Has anyone out there used the balanced scorecard approach to measuring trainer productivity? If so, what areas were assessed? How was it accepted? If abandoned, what were the issues? Did the BSC replace an existing appraisal system or implemented in adition?
Jackie Barnett

2 Responses

  1. What are you actually trying to do?

    An interesting question – thanks!

    Productivity is generally defined as unit output per unit input of resource.

    It is generally viewed as fitting in to just one of the 4 quadrants on the BSC – namely to do with process measures.

    So I’m curious – what are you trying to do? Specifically, who are the stakeholders interested in the what the L&D people deliver? What outcomes are they looking for? How are these defined and measured?

    Answer these questions and you can probably populate your BSC!

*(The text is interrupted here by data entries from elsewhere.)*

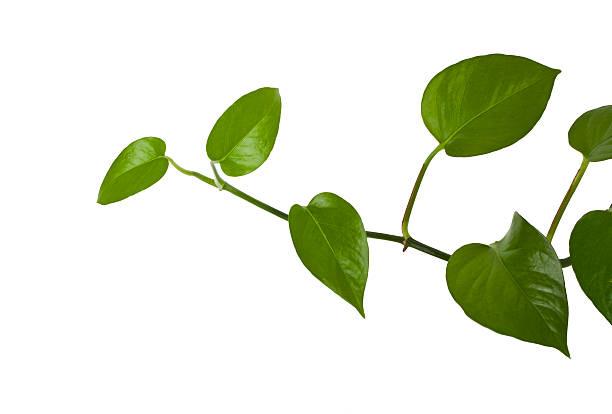 ivy growing natural:スマホ壁紙(壁紙.com)
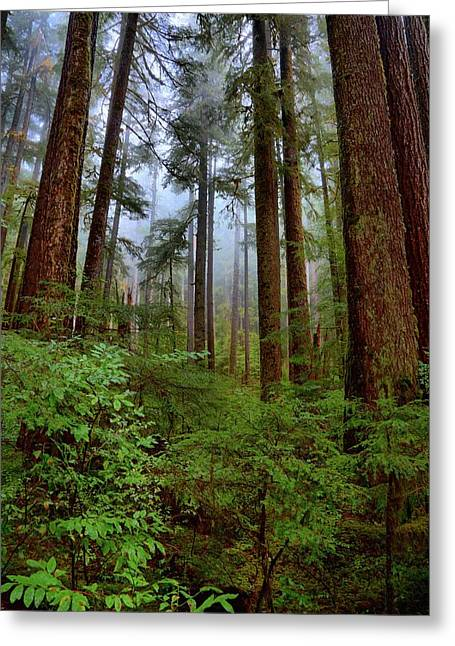 Forest Mist Greeting Card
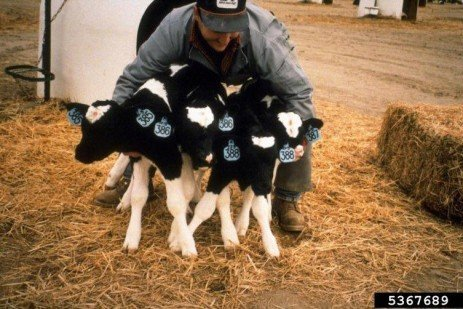 Calving Alert Systems: Know Exactly When Your Cow is Calving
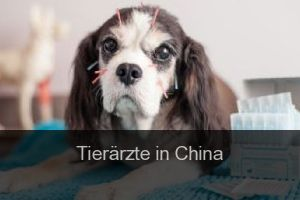 Tierärzte in China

    I’ve worked with the BSC in a number of applications, from strategy communication to individual performance management, in many kinds of organisations, so have a general interest in the subject.

    Best wishes,


  2. Does it have to be Balanced Scorecard?
    Martin, I believe, is asking the right questions. It is really important to start with who the stakeholders (and not just the customers) of the training are, and then to find out the outcomes that matter most to each. Some of these outcomes are likely to conflict with one another, such as customers wanting tailored training programs but training managers wanting to keep costs down. But this tension is natural and measuring the outcomes helps to find the balance among them.

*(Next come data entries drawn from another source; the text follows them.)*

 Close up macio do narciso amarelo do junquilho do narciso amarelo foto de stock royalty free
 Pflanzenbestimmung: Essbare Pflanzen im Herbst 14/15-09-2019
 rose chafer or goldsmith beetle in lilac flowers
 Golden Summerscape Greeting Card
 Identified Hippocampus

    When you know these outcomes, it then can help to understand the processes of training, such as design, development, delivery and follow up. Explore which steps in these processes have the most impact on the outcomes, such as how quickly the design of training can be accomplished. Measure the results of these critically important steps and you start seeing how you can control the outcomes better. If the training team are involved in designing these measures, they’ll get a better idea of what they contribute to the outcomes, and higher ownership of the measures.

    So I guess I agree with Martin – it’s not just about productivity. Productivity is probably one of the performance attributes of training to measure, but just measuring it alone ignores other important attributes.